[[ EXCERPTED RECORDS, beginning ]]
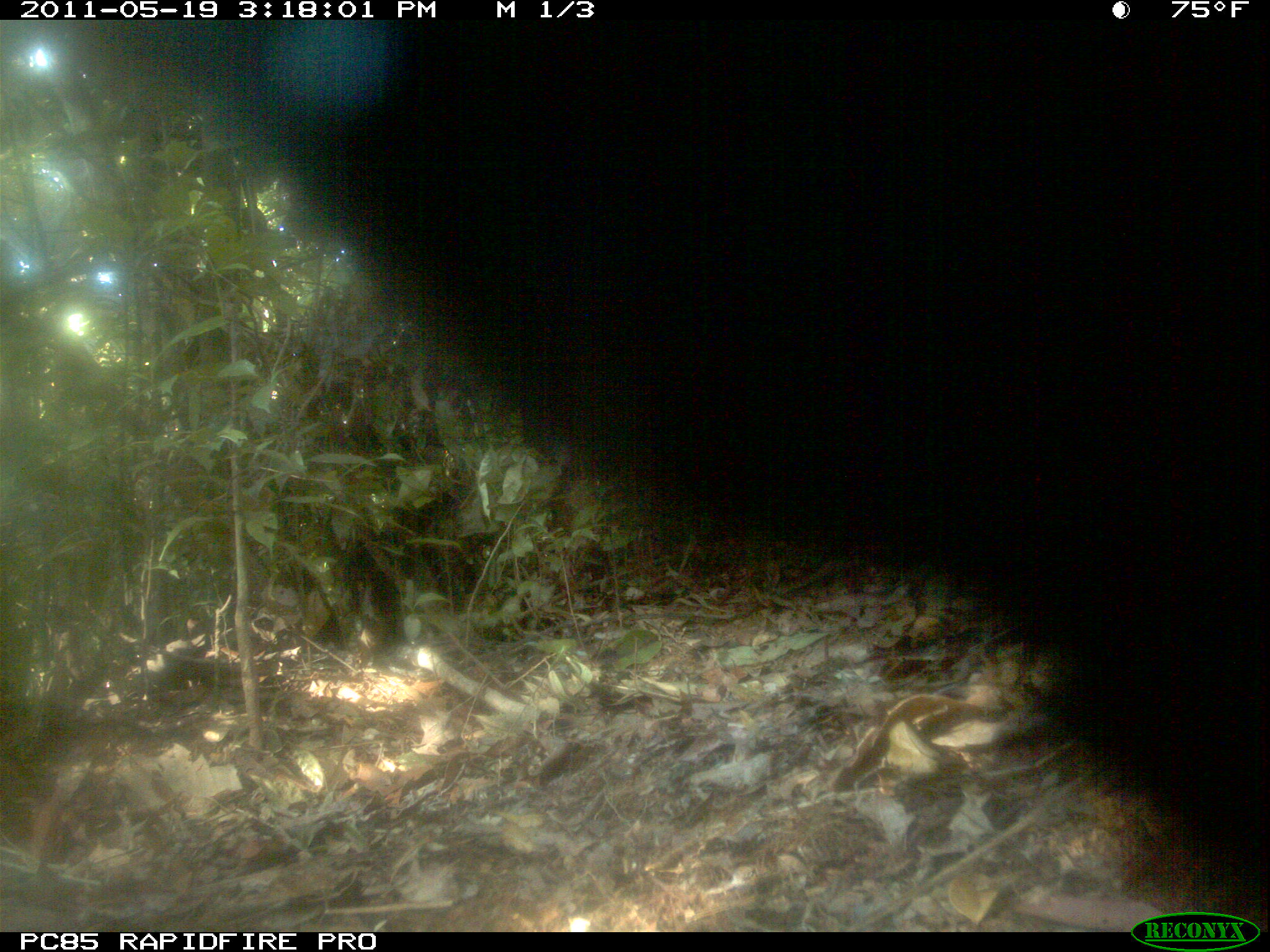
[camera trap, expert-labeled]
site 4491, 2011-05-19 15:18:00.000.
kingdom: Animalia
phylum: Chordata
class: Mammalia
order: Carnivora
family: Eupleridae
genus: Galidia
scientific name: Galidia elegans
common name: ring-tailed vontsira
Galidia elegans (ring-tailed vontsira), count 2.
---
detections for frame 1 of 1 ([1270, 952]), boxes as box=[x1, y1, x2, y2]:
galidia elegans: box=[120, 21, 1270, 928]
[[ EXCERPTED RECORDS, end ]]
- [HOW TO COMPLETE THIS TASK] Reproduce each line above exactly, but not a single picture.

- [OUTPUT BELOW]
[camera trap, expert-labeled]
site 4491, 2011-05-19 15:18:00.000.
kingdom: Animalia
phylum: Chordata
class: Mammalia
order: Carnivora
family: Eupleridae
genus: Galidia
scientific name: Galidia elegans
common name: ring-tailed vontsira
Galidia elegans (ring-tailed vontsira), count 2.
---
detections for frame 1 of 1 ([1270, 952]), boxes as box=[x1, y1, x2, y2]:
galidia elegans: box=[120, 21, 1270, 928]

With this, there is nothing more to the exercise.